University in Shumen, Bulgaria

The Constantine of Preslav University of Shumen (Bulgarian: Шуменски университет „Епископ Константин Преславски“, Shumenski universitet „Episkop Konstantin Preslavski“) in Bulgaria is named after Constantine of Preslav, the student of Saints Cyril and Methodius.

==Overview==
The university was founded as the Higher Pedagogical Institute with a decree of the State Council of the People's Republic of Bulgaria in 1971. In 1995 it was transformed into Constantine of Preslav University of Shumen.

The Constantine of Preslav University of Shumen is one of five classical universities in Bulgaria. It has more than 7,000 students studying in about 100 bachelor's and master's degree programmes taught in five faculties:

- Faculty of Humanities
- Faculty of Mathematics and Informatics
- Faculty of Natural Sciences
- Faculty of Technical Sciences
- Faculty of Education

There is a college in Dobrich and Department for Information and In-service Teacher Training in Varna.

########################################

**BRIEF**
Repeat verbatim the portion of the text on the University of Shumen between "University in Shumen, Bulgaria" and "University of Shumen.", inclusive.

(Collected data entries)
########################################

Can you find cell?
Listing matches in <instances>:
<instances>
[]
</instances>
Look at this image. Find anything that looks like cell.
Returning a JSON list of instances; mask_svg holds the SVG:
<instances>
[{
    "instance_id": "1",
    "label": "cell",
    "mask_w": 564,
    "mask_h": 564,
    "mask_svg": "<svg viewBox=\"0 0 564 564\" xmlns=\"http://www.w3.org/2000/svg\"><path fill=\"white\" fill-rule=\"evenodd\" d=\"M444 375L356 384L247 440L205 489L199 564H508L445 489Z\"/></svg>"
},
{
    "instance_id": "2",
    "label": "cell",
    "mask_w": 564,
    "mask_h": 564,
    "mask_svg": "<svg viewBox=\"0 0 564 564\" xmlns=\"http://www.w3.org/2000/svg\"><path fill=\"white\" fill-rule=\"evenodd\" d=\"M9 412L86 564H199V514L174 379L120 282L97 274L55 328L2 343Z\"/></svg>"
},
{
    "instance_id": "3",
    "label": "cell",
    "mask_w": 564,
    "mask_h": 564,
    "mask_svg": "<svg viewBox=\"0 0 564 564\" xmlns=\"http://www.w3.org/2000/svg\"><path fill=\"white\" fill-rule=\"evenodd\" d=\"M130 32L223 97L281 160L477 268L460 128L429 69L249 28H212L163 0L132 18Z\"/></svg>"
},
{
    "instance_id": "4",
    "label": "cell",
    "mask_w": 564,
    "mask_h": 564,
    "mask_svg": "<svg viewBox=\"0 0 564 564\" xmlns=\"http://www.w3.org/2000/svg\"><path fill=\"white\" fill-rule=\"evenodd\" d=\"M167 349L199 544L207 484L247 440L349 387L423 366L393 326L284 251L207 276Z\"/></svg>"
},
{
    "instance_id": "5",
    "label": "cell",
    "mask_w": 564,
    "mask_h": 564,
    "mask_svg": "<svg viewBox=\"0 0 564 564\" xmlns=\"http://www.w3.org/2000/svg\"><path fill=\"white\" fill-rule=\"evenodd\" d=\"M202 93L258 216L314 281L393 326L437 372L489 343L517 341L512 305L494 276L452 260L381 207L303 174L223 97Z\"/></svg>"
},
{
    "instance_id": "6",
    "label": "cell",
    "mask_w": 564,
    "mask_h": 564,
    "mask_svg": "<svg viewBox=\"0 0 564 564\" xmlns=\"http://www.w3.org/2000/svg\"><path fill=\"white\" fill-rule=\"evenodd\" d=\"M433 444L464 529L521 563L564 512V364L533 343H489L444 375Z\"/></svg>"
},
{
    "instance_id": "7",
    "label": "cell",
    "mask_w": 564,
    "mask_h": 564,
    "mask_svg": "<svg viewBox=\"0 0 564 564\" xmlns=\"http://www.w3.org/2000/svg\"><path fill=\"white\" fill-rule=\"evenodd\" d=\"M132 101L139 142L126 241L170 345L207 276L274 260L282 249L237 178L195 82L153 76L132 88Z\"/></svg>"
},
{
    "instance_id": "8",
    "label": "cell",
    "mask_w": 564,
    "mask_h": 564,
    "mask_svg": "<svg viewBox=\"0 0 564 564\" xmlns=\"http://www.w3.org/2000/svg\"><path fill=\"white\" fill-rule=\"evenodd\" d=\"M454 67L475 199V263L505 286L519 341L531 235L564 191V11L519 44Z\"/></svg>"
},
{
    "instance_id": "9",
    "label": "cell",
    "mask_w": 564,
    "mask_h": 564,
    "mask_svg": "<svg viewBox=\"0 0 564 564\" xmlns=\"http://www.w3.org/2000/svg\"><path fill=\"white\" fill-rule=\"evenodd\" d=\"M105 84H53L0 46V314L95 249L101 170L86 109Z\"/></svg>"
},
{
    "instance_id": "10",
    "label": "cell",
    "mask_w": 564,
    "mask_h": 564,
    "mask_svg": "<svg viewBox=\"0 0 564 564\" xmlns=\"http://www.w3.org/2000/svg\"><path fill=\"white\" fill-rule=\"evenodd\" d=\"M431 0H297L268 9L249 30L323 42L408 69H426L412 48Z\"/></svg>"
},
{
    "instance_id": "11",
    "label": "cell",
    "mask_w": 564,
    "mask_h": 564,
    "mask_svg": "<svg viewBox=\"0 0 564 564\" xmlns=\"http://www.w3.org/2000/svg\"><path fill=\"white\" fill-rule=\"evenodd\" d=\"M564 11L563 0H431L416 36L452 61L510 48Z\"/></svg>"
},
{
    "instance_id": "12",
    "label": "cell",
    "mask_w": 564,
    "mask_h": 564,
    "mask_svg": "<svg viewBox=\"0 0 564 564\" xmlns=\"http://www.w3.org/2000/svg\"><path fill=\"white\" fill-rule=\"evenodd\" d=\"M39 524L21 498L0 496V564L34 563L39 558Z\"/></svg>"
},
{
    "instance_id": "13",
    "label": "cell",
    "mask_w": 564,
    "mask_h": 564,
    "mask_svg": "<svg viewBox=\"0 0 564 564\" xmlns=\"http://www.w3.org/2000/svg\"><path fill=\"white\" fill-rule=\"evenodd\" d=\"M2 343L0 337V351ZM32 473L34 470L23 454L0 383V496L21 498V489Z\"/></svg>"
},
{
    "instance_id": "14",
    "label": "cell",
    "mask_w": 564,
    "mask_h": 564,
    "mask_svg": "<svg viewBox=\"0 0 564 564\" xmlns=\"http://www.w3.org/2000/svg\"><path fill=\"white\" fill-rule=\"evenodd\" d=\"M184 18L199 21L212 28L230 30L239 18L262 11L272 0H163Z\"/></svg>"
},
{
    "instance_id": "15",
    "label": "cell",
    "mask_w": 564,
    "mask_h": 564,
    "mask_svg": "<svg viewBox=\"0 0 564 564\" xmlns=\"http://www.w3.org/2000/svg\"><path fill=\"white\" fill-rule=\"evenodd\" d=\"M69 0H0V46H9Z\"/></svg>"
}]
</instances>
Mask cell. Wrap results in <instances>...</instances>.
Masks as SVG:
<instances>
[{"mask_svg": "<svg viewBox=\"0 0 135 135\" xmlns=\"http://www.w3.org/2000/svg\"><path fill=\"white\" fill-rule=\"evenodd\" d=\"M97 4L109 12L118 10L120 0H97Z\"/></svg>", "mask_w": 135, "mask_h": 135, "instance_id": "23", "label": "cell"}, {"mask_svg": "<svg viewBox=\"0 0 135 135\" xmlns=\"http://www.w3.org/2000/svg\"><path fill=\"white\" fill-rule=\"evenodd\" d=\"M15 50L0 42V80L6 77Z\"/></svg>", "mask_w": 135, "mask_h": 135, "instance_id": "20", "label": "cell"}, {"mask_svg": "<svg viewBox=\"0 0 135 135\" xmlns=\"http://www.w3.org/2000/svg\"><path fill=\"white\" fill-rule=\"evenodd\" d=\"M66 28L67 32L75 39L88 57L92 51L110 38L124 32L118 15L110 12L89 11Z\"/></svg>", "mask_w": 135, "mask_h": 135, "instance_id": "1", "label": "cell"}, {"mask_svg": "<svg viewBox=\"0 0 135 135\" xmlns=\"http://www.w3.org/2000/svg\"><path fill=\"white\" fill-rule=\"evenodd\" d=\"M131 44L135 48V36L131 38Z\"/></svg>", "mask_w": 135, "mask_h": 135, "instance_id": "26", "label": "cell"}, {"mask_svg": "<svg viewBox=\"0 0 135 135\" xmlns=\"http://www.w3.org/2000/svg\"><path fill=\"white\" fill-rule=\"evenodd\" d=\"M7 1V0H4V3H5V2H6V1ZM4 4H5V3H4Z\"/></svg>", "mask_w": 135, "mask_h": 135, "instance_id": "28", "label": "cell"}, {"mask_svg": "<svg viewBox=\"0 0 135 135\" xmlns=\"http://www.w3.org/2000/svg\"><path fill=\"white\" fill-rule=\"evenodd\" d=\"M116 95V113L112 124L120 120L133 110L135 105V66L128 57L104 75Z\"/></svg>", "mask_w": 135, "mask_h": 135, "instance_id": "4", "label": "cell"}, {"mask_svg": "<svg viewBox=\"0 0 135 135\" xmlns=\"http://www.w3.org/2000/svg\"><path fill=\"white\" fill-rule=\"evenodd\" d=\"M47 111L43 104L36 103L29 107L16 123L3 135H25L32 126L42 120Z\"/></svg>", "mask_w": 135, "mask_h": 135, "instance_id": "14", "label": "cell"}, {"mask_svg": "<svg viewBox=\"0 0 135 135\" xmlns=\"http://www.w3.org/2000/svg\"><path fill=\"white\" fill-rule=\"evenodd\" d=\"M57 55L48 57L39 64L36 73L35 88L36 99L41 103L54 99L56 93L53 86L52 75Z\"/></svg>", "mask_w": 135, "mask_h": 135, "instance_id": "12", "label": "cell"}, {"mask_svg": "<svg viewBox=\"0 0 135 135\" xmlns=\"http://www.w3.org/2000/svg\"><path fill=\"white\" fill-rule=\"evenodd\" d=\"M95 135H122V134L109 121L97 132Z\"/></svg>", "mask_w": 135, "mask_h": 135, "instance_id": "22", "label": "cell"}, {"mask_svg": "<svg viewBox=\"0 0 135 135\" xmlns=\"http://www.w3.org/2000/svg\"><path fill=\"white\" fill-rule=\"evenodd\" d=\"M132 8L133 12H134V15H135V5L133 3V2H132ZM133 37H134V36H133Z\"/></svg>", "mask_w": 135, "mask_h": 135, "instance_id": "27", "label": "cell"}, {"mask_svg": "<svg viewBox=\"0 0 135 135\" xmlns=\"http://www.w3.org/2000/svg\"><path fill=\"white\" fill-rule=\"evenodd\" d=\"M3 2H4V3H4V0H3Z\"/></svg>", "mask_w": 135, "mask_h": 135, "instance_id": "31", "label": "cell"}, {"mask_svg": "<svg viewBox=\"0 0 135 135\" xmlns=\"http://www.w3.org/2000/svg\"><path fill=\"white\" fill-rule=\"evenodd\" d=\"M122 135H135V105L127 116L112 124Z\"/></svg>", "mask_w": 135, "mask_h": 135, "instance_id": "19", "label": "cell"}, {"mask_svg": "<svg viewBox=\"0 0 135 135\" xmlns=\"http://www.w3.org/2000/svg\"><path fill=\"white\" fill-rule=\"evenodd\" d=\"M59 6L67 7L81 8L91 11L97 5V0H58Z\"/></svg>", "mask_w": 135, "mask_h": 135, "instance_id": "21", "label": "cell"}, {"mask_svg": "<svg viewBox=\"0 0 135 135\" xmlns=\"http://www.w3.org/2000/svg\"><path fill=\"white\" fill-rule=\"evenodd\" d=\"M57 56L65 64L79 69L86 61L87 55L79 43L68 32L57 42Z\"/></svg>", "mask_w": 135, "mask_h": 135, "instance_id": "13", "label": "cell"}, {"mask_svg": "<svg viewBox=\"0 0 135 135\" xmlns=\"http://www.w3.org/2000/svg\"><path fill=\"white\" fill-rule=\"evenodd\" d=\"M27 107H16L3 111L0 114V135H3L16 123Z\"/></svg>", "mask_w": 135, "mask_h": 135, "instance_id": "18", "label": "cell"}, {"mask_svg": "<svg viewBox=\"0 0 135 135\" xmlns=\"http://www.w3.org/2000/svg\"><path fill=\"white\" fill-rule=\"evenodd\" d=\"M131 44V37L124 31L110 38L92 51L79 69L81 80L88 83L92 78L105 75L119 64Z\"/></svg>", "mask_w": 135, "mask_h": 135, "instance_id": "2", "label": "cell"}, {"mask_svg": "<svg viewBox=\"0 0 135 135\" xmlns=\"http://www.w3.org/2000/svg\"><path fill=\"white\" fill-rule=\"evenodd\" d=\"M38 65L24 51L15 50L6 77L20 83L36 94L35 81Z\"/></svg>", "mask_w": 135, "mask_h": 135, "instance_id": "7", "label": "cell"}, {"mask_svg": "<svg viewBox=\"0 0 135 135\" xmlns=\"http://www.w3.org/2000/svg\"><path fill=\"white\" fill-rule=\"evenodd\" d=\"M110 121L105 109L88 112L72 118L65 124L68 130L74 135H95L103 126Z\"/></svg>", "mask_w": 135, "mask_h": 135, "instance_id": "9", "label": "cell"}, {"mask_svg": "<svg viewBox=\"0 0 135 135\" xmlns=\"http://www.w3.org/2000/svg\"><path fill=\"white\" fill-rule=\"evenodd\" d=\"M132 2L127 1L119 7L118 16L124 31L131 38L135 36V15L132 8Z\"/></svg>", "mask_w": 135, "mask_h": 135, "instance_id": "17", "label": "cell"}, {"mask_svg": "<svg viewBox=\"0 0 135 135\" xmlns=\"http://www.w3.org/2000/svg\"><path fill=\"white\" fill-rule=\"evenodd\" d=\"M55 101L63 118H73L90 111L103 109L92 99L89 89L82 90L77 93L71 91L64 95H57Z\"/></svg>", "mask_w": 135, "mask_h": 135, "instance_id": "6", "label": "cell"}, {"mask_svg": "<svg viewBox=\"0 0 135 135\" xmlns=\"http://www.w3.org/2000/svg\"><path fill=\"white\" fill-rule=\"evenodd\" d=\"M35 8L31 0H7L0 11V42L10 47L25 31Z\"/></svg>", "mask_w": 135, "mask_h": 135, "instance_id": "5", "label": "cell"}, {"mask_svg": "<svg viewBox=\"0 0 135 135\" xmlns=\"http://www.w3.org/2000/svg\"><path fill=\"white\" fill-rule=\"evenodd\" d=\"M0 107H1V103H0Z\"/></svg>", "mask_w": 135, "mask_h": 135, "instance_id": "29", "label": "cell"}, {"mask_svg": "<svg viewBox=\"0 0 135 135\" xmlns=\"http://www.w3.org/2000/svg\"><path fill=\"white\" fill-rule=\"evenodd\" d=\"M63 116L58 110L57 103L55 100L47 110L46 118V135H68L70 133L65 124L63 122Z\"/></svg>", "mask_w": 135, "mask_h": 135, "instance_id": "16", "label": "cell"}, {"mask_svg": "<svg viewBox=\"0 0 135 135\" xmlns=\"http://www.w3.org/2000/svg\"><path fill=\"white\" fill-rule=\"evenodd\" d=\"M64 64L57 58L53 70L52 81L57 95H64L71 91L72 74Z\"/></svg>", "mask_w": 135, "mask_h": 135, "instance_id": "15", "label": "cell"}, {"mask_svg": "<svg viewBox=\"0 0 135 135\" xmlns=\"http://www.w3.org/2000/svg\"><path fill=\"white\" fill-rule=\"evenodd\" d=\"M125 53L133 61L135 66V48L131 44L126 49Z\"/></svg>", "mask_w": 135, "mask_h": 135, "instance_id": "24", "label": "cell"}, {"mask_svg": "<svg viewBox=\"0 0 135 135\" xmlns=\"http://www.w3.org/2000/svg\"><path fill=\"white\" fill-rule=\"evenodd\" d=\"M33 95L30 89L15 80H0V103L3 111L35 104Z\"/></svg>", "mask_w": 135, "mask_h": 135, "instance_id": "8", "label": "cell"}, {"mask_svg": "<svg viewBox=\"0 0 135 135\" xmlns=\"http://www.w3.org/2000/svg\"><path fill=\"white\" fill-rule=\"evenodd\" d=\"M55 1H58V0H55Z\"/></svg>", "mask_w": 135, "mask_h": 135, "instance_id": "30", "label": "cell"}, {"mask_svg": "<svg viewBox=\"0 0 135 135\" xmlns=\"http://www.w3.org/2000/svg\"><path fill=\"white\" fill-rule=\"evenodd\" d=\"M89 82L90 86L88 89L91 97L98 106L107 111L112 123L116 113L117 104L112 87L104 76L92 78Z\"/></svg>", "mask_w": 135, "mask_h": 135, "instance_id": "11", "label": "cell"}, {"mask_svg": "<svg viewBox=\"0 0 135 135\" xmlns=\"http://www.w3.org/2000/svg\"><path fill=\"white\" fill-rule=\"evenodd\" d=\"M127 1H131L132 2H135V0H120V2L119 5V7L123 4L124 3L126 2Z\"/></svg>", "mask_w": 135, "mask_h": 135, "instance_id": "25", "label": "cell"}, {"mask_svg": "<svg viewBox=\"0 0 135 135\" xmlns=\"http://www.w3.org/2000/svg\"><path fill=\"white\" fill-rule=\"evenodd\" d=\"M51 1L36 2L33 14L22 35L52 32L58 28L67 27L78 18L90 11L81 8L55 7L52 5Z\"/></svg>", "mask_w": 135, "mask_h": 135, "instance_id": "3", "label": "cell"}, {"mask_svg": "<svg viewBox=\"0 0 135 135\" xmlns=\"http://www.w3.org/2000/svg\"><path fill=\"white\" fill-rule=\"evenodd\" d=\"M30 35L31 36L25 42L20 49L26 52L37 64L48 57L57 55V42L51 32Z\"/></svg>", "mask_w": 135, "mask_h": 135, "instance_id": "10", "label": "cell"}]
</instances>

########################################

**THE ANSWER**
University in Shumen, Bulgaria

The Constantine of Preslav University of Shumen (Bulgarian: Шуменски университет „Епископ Константин Преславски“, Shumenski universitet „Episkop Konstantin Preslavski“) in Bulgaria is named after Constantine of Preslav, the student of Saints Cyril and Methodius.

==Overview==
The university was founded as the Higher Pedagogical Institute with a decree of the State Council of the People's Republic of Bulgaria in 1971. In 1995 it was transformed into Constantine of Preslav University of Shumen.